When the name Datsun 510 is brought up, people generally think of the nimble two-door that tore up race tracks alongside Alfa Romeo GTVs and BMW 2002s in the late 1960s and early 1970s. Many forget that the 510 resurfaced a couple of years later as a two- and four-door sedan, a station wagon, a three-door hatchback and a long, family-focused five-door hatch oddly reminiscent of the Renault 20 / 30 and the five-door Saab 900. The car was called Auster, Violet and Stanza in miscellaneous parts of the world.
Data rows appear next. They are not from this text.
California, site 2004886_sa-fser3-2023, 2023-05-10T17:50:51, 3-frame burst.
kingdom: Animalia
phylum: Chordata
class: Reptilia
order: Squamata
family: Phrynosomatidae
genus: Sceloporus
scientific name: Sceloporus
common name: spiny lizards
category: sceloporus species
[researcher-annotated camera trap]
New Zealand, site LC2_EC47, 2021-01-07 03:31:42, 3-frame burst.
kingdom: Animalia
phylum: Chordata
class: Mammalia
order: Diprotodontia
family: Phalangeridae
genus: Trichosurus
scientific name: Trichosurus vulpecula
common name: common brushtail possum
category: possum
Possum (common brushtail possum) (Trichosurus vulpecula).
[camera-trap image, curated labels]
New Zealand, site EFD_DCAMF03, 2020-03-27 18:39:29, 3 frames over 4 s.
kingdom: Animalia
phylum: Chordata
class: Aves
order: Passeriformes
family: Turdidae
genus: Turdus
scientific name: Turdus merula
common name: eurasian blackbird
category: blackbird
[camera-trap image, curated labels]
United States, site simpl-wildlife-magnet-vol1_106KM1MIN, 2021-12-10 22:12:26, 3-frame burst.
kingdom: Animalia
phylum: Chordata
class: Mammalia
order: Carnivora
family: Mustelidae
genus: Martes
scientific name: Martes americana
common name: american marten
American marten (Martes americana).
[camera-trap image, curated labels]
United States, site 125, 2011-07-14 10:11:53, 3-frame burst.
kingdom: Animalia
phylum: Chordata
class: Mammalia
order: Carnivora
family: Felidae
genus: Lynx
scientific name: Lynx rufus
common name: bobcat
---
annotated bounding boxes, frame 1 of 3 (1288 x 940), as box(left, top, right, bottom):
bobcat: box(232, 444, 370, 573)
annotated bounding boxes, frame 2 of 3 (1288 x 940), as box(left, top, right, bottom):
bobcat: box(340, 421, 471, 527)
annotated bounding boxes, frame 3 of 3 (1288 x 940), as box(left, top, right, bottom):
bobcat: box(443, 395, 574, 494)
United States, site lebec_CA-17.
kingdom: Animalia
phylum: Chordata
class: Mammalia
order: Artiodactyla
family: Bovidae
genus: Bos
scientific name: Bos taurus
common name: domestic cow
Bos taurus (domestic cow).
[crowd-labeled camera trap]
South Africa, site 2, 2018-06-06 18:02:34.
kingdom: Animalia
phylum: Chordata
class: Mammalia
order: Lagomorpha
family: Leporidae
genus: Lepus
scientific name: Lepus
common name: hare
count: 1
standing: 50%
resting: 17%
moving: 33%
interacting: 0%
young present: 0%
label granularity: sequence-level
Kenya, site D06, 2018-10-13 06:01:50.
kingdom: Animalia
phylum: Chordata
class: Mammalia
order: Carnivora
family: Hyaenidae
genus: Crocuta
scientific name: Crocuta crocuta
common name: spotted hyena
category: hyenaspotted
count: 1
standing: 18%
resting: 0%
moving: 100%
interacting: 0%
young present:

Aimed squarely at the Toyota Camry and the Honda Accord, two rising stars in the North American new car market, the 510 borrowed select styling cues from its popular predecessor but its overall design did not stand out much from other cars of the era. Its biggest selling points were a high bang-for-the-buck factor and a relatively low price compared to econoboxes imported from Europe.
The five-door hatchback body style was added almost as an afterthought in 1979 but it was not a huge seller in the United States as buyers have historically harbored a strong preference for traditional four-door sedans. In retrospect, it added much-needed variety to the segment but it targeted a very limited audience.
Like most A10-series 510s, the hatchback is worth little and a few hundred dollars can buy a rough one on Craigslist. Will the A10-series 510 become sought by Japanese car enthusiasts or will values continue to drop as more and more examples disappear?